The data and analysis are maintained by the stakeholder with the necessary resources and charter. The purpose of the US National Center for Biotechnology Information (NCBI) is to advance science and health by providing access to biomedical and genomic information. Having the NCBI serve as the host while making the database available to anyone in the world at no charge and publishing daily reports that make it possible for contributors to see how new pathogens relate to existing data is a logical fit. Also, the NCBI is in the position to standardize the fields and the structure of the data input so that it is directly comparable across all users.
Especially when a collaboration involves the use of a new technology, as was the case with the GenomeTrakr, stakeholders in key roles must have the requisite knowledge, ability, and infrastructure to carry out their part. It may mean reaching out to organizations or people with the unique skills required, even if you don’t have an established relationship with them, if the result will be a stronger team.
Participating labs are vetted to ensure quality before becoming part of the network. The labs preparing the WGS and entering the information into the GenomeTrakr need to be vetted and approved by a preset process to ensure that all of the labs meet the same requirements and standards. This is necessary because, as is the case with any collaboration, the team will only be as strong as its weakest link. Also, those collaborating need to be able to trust the information coming from others on the project. When stakeholders are not local, the need to ensure consistent quality of the sites and at the sites is essential.
The technology is clear and well-defined. The GenomeTrakr cannot function without the detailed genetic information obtained through the use of WGS. This information essentially creates a fingerprint for a pathogen. Any one of them may one day be identified as the source of an outbreak. There are a number of acceptable ways to collect samples from individual foods and the WGS process is inherently uniform. As a result, there is a significant level of confidence in the accuracy of the WGS information obtained.
The methodology is transparent. The result of the WGS can be entered into the database by any approved lab through a prescribed method that is intended to maintain data integrity. Those attempting to make a match must also use a defined method for that process. Establishing a methodology that is known and available to all ensures that the information in the database is valid. It also ensures that the information in the database can be retrieved as intended.
“It’s not enough to have formal, timed video calls where the discussion is focused on the project and only the project.”
A personal connection is still essential.

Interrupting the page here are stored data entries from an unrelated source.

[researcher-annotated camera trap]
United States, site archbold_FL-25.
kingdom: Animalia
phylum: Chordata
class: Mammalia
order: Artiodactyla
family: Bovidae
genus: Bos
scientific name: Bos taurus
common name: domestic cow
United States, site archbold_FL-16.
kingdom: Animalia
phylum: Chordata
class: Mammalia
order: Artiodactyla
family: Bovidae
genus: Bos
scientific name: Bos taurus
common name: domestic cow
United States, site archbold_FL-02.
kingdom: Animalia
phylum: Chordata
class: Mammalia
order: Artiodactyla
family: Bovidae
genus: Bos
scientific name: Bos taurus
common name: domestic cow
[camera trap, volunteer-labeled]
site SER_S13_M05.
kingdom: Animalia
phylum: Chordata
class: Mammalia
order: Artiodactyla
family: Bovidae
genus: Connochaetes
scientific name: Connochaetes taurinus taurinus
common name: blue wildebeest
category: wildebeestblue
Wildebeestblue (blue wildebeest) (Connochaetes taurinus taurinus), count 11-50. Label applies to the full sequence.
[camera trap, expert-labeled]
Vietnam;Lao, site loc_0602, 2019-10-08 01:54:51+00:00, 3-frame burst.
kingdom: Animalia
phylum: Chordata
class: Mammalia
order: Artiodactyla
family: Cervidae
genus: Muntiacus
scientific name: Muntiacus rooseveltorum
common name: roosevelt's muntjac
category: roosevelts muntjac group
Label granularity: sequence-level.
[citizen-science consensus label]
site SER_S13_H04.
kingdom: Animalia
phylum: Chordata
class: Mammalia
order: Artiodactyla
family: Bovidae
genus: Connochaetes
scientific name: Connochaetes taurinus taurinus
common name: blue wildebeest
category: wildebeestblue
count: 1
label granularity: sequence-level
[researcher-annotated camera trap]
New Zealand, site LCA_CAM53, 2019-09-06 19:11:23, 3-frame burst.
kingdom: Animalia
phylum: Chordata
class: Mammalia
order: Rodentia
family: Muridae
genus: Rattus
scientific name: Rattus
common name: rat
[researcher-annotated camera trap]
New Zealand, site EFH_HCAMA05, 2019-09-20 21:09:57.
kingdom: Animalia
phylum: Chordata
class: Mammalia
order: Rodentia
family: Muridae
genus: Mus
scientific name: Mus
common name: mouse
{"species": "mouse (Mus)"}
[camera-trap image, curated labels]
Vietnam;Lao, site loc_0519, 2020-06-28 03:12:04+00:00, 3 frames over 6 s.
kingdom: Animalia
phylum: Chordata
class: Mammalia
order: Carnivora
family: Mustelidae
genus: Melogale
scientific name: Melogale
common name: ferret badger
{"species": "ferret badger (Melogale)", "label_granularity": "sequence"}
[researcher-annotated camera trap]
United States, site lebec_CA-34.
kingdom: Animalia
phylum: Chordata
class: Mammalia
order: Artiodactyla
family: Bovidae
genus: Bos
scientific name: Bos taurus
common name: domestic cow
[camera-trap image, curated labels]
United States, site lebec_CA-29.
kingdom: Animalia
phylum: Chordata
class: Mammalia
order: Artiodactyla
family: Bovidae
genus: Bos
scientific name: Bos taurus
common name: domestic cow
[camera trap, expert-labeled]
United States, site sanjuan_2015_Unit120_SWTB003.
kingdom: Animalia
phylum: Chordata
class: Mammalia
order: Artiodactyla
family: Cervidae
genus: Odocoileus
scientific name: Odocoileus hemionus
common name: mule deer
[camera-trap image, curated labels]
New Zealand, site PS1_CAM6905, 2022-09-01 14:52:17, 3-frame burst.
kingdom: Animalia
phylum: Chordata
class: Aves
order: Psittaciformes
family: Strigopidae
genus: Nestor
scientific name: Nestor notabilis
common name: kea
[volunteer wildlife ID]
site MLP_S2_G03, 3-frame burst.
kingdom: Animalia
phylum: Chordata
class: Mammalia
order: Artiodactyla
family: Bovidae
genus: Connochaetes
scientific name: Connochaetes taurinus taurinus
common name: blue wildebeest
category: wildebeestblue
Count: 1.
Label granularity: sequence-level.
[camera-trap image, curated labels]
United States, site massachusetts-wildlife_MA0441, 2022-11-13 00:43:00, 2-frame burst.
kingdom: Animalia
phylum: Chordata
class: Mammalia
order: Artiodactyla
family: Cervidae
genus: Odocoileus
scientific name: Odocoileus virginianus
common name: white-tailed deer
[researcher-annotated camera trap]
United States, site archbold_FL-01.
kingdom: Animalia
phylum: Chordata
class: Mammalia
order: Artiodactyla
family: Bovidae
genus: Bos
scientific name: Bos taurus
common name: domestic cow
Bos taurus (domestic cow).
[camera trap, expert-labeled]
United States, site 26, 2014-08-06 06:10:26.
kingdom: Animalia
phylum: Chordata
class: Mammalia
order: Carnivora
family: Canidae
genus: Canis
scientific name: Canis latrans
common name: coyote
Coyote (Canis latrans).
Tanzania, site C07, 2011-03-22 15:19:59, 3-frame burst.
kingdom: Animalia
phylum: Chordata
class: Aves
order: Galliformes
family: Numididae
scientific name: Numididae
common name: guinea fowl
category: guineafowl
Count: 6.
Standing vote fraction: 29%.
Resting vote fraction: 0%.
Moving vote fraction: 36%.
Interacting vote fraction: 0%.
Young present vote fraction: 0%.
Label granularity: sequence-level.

Virtual collaborations serve a useful function. Virtual meetings with far-flung collaborators have replaced most in-person meetings. Email and texts have taken the place of many phone conversations. All of this is well and good, as long as team members and stakeholders are able to forge the working relationships that are the keystone of an effective collaboration. It’s not enough to have formal, timed video calls where the discussion is focused on the project and only the project. Some interactions must be a bit more freeform so that those collaborating have a sense of one another. This doesn’t need to be a formal affair; in fact, many people find that they get to “know” one another through simple email exchanges that largely focus on the task at hand. The end result will be a virtual collaboration that thrives.